I’ve ranted along these lines before and will do so again here, but briefly. Doing “ethnography” is only part of the ethnographic process and, as Grant rightly points out, just because it happens somewhere other than a focus group room with a 2-way mirror and a bunch of branding execs standing behind it to make sure the facilitator is asking the mandated questions doesn’t make it ethnography or ethnographic.

As a process or methodology, ethnography is as much, if not more, about the thinking and writing that goes on than it is about the collection of observations, ideas and insights that such thinking and writing connects to. To “do” that thinking and writing, I believe, requires some training and reading. And that training and reading is in anthropology.
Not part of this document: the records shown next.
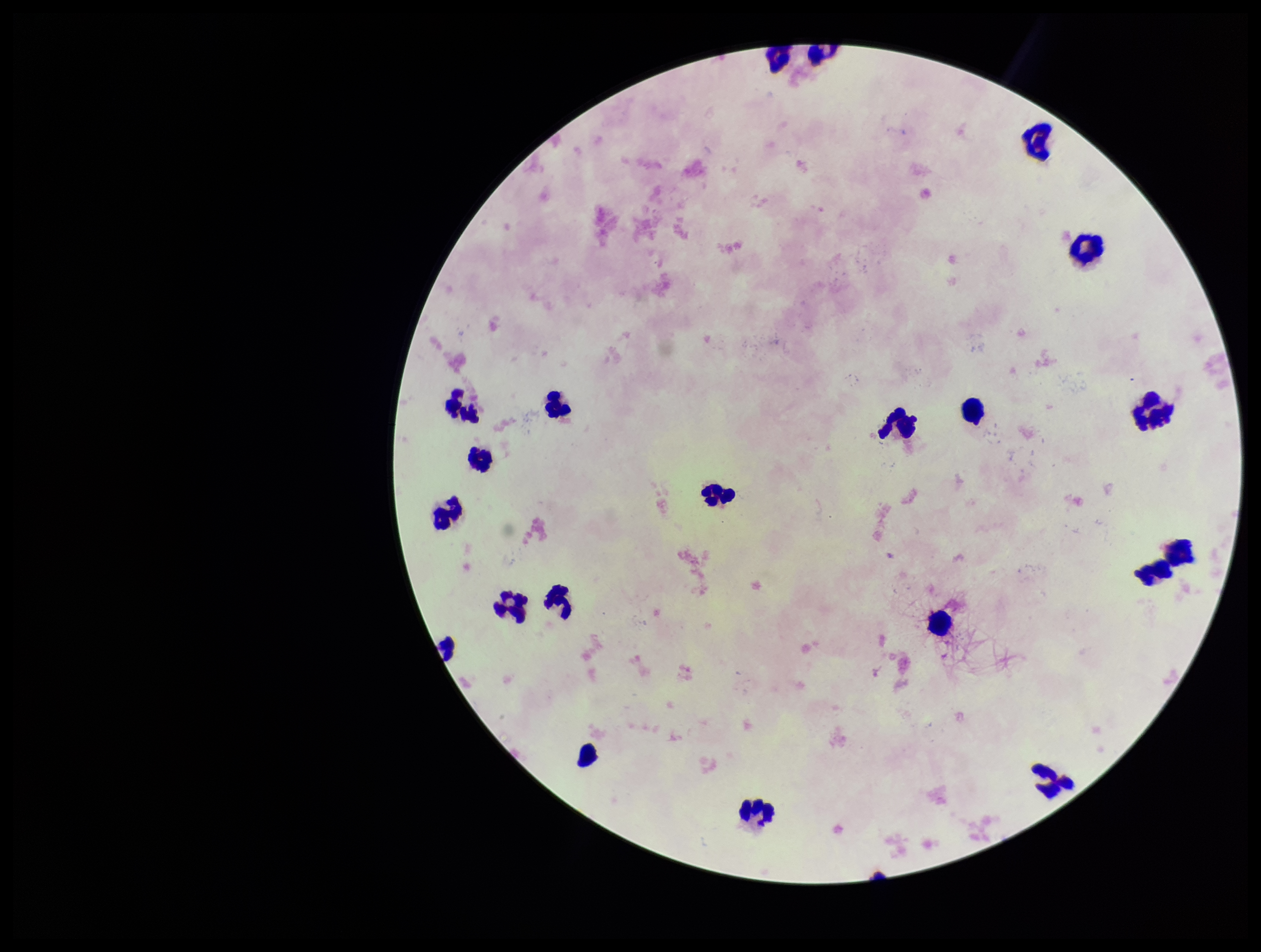
Smartphone photograph taken through the eyepiece of a microscope. Plasmodium parasites: none detected. Image is 1261×952 pixels. One field from this slide. Parasite count: 0. Preparation: thick blood smear. Leukocyte count: 21. Giemsa stain. Patient malaria status: negative.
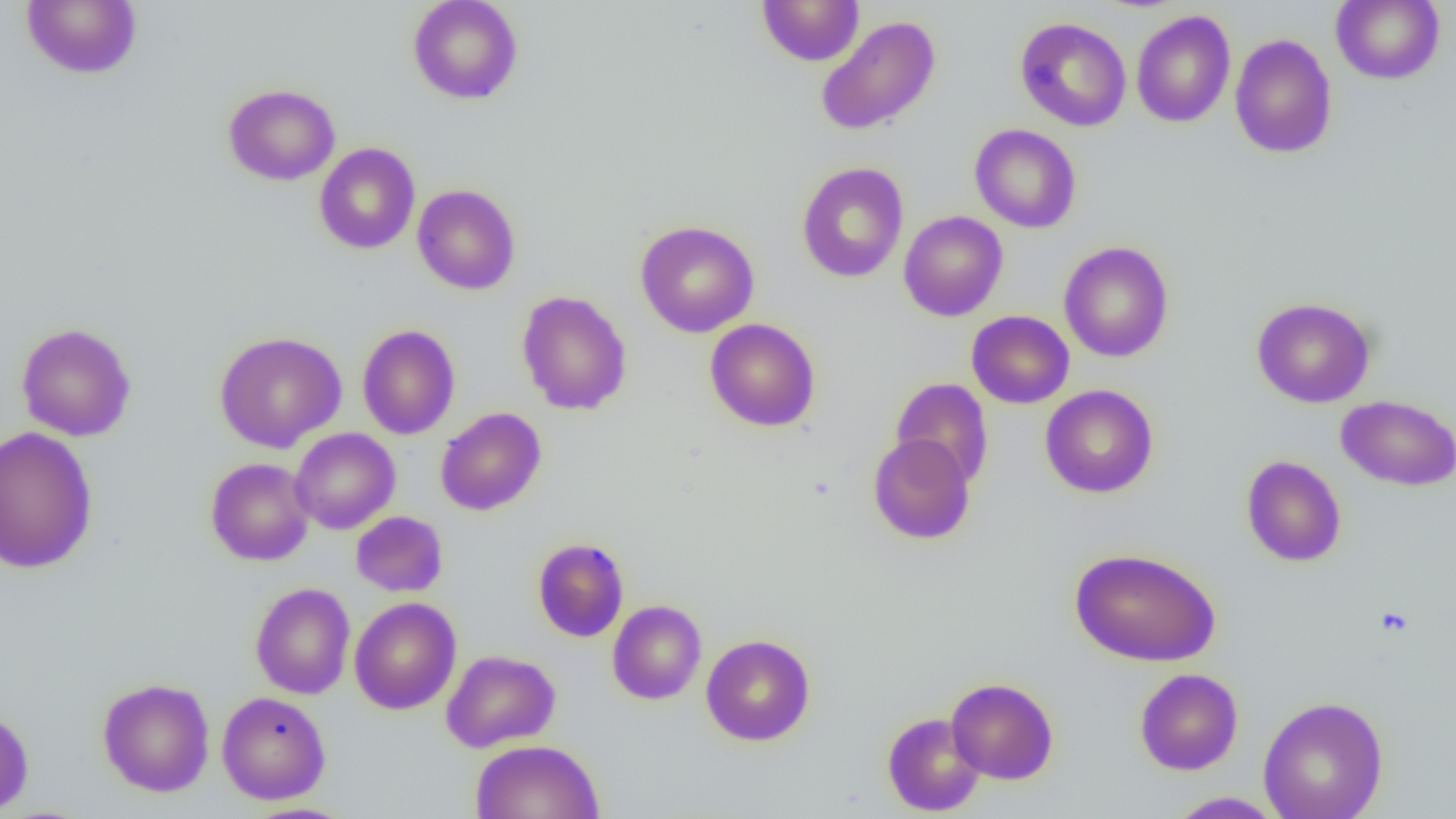
slide-level diagnosis = negative for blood parasites
modality = optical microscopy
uninfected red blood cell locations = approximate bounding boxes as (x1,y1)-(x2,y2) corner pairs in pixels: (21,0)-(142,79), (407,0)-(524,105), (756,0)-(865,66), (1331,0)-(1445,85), (1131,10)-(1235,128), (815,15)-(941,136), (1015,16)-(1132,132), (1229,33)-(1338,159), (223,83)-(340,185), (970,124)-(1082,233), (314,142)-(420,254), (796,161)-(909,283), (412,184)-(520,295), (898,211)-(1008,321), (635,220)-(760,338), (1058,241)-(1174,362), (516,290)-(632,416), (1251,297)-(1376,408), (967,310)-(1074,409), (704,318)-(820,432), (15,322)-(137,442), (357,324)-(460,440), (214,331)-(347,453), (890,378)-(994,488), (1041,384)-(1158,499), (1336,395)-(1456,491), (435,407)-(546,516), (0,425)-(99,575), (290,428)-(400,534), (867,433)-(976,544), (1241,456)-(1346,567), (205,457)-(315,566), (351,511)-(447,597), (532,538)-(629,642), (1069,547)-(1222,666), (250,582)-(355,699), (349,596)-(462,715), (607,600)-(706,704), (701,634)-(816,746), (441,649)-(560,753), (1134,668)-(1243,775), (946,677)-(1059,785), (97,678)-(215,797), (217,691)-(331,804), (1258,695)-(1388,819), (0,708)-(34,815), (881,711)-(985,816), (470,739)-(604,819), (1166,791)-(1285,818)
magnification = 1000x
image size = 1456×819 pixels
preparation = thin blood film
field of view = single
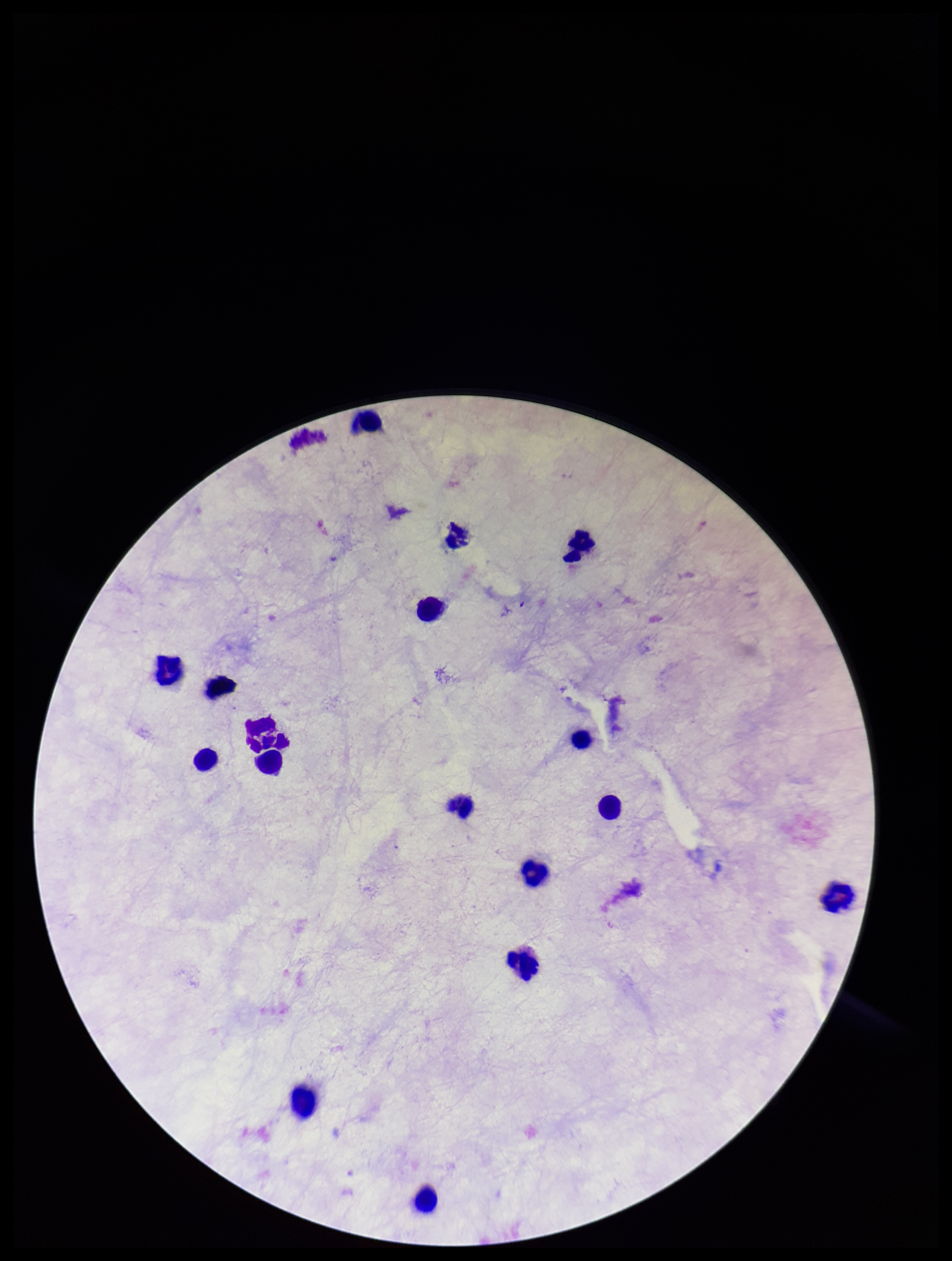
Summary:
  - Preparation: thick smear
  - Patient malaria status: negative
  - Capture: smartphone photograph through the microscope eyepiece
  - Image size: 952×1261 pixels
  - Plasmodium parasites: none identified
  - Field of view: one from this slide
  - Parasite count: 0
  - Stain: Giemsa
  - Leukocyte count: 16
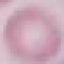
Result: no malaria parasites detected. Acquired by smartphone through the microscope eyepiece. Automatically extracted cell patch, resized to 64 × 64 pixels. Giemsa-stained preparation. Thin blood film.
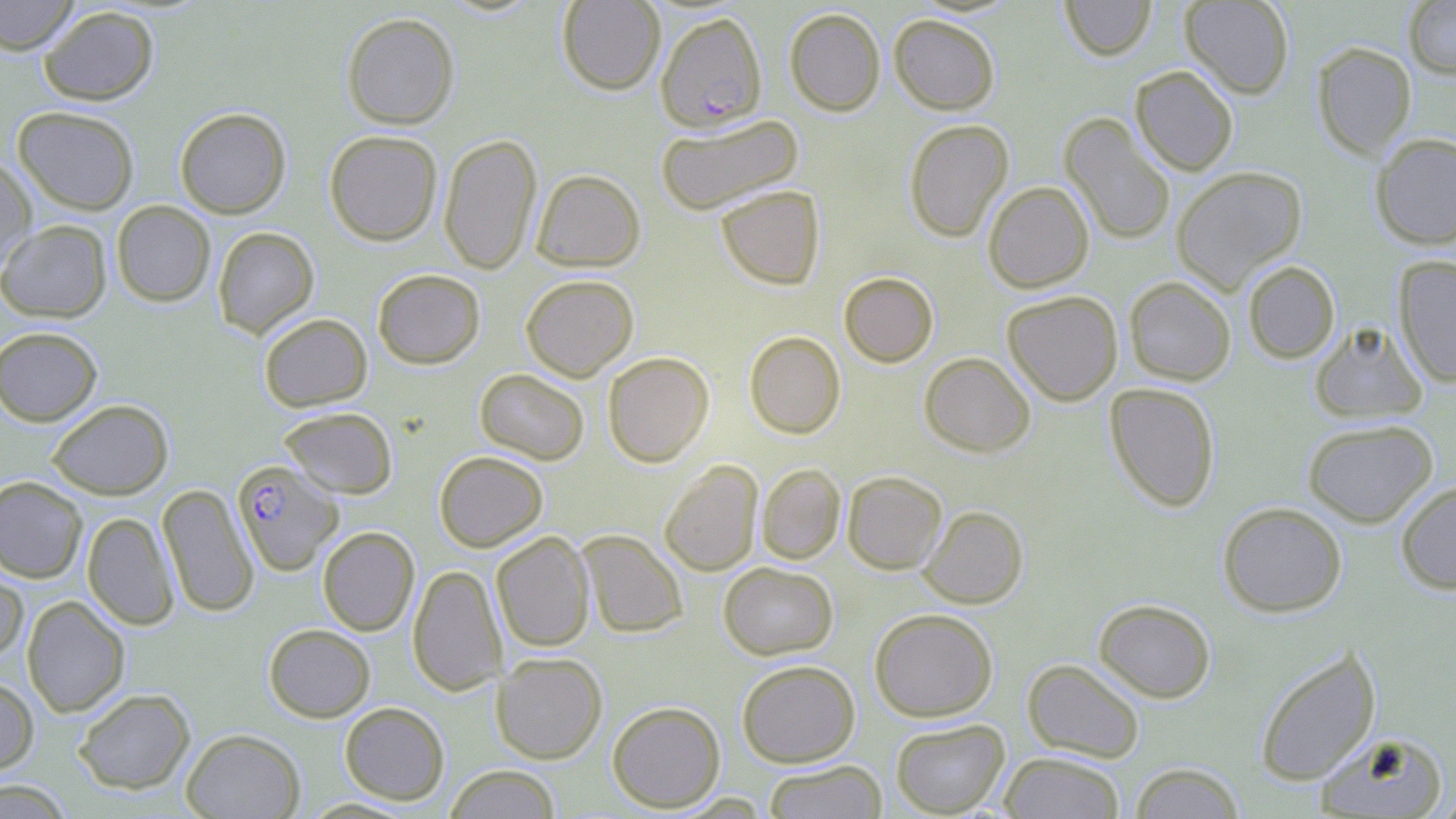
Summary:
  - Coordinate format: approximate bounding boxes as (x1, y1, x2, y2) in pixels
  - Plasmodium falciparum-infected red blood cell locations: (655, 11, 767, 132), (232, 459, 342, 575)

Apologies to my sociologist massive, but I think that anthropology’s unofficial ownership of the ethnographic process is well deserved, only if the notion of ownership is itself part of the problem or crisis that keeps anthropology so on its toes when it comes to researching and writing about human subjects. Long story short: all that colonial-collaboration angst has bred a discipline that tends to be more sensitive, self-reflexive etc. Anthropologists continue to generate the most critical thinking when it comes to human socio-cultural research.

Maybe this means we need to call for a secret cabal meeting of anthropologists working in the business field to agree never again to promote/sell our services as ethnography. Sell anthropology or sell nothing, because at the rate ethnography is being kicked around like a step-child we’ll all be conducting interviews with 2-way mirrors behind us someday soon.